### TASK OBJECTIVE
Collect every line of the material below that contains the word "wheel", and copy each such line in full.

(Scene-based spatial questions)
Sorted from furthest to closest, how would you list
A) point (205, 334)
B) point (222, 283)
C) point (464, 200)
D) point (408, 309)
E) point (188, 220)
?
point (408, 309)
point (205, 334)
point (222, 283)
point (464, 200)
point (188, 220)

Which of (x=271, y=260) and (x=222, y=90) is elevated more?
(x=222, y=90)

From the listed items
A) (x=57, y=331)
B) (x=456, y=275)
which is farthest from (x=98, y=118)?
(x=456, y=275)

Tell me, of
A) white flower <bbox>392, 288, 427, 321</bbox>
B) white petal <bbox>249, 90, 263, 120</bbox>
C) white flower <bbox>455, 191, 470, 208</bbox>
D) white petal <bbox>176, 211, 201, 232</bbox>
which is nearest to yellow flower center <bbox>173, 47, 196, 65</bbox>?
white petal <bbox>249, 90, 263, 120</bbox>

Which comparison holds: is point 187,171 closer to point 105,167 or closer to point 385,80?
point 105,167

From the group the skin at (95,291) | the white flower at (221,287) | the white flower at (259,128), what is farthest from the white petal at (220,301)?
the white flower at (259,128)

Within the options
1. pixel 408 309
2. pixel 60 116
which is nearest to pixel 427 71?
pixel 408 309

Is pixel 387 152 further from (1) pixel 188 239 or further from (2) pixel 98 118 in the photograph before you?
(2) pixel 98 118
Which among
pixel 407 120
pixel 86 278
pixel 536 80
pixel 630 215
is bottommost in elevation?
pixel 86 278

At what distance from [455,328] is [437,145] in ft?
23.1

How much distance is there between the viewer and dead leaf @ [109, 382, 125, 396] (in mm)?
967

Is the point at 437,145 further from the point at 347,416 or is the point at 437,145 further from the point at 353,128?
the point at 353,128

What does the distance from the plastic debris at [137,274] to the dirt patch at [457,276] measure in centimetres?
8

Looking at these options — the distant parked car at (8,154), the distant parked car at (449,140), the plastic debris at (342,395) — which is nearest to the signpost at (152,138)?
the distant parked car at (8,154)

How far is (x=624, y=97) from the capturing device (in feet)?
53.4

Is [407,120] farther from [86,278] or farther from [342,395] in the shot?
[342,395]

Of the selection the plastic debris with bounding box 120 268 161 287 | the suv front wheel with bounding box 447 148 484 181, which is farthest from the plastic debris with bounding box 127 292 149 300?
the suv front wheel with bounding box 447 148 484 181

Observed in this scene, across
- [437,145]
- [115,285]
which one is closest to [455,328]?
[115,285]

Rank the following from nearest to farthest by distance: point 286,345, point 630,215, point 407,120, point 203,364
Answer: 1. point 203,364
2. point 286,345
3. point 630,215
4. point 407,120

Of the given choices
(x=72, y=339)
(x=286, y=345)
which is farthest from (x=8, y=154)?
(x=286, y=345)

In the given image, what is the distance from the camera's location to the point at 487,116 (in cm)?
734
* * *
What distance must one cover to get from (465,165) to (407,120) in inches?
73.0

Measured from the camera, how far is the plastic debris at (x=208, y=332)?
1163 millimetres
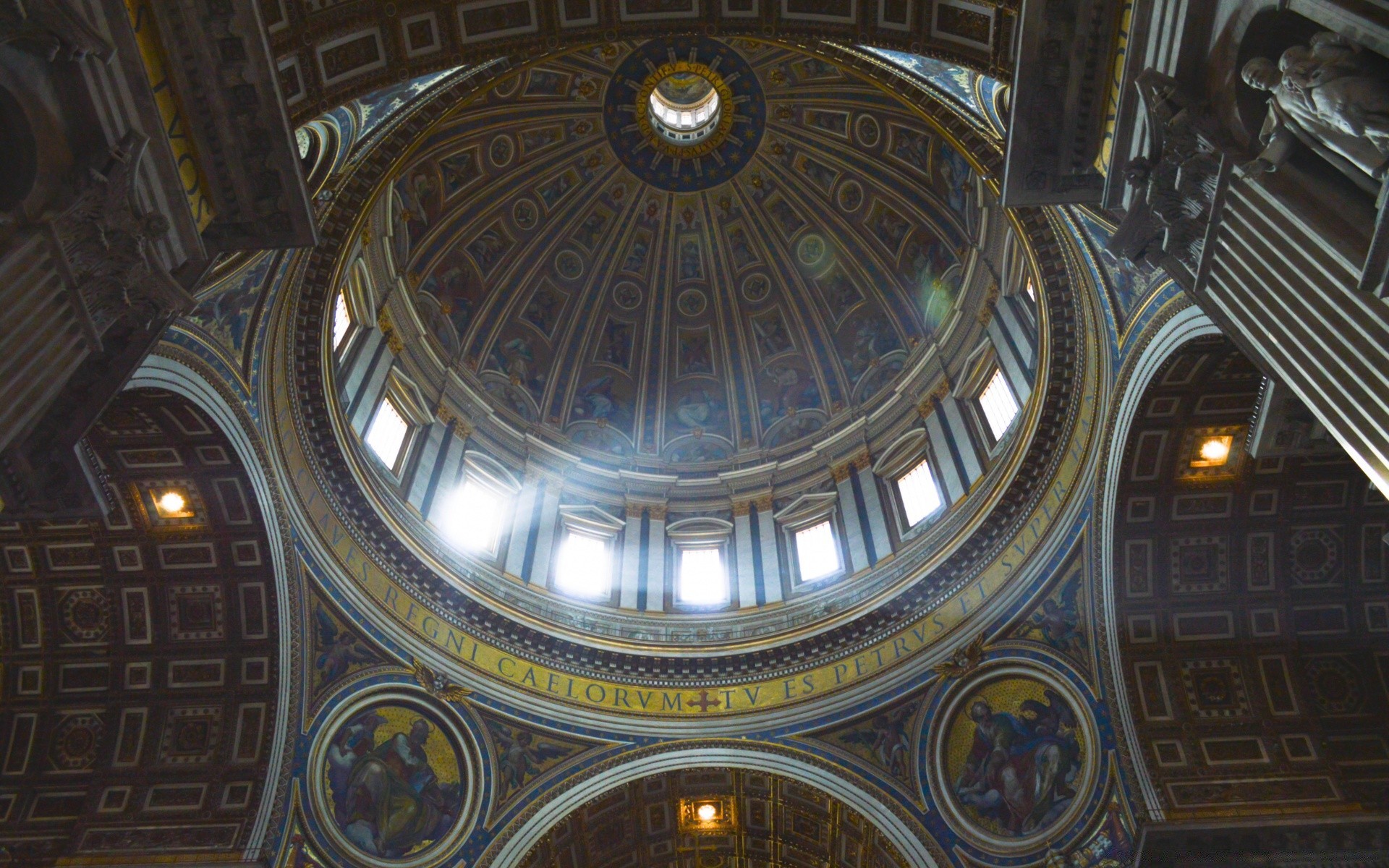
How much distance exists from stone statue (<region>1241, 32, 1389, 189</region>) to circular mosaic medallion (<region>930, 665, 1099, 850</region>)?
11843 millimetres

### EXERCISE RESPONSE
Of the selection the plastic debris with bounding box 120 268 161 287 | the suv front wheel with bounding box 447 148 484 181, which is farthest from the plastic debris with bounding box 127 292 149 300?
the suv front wheel with bounding box 447 148 484 181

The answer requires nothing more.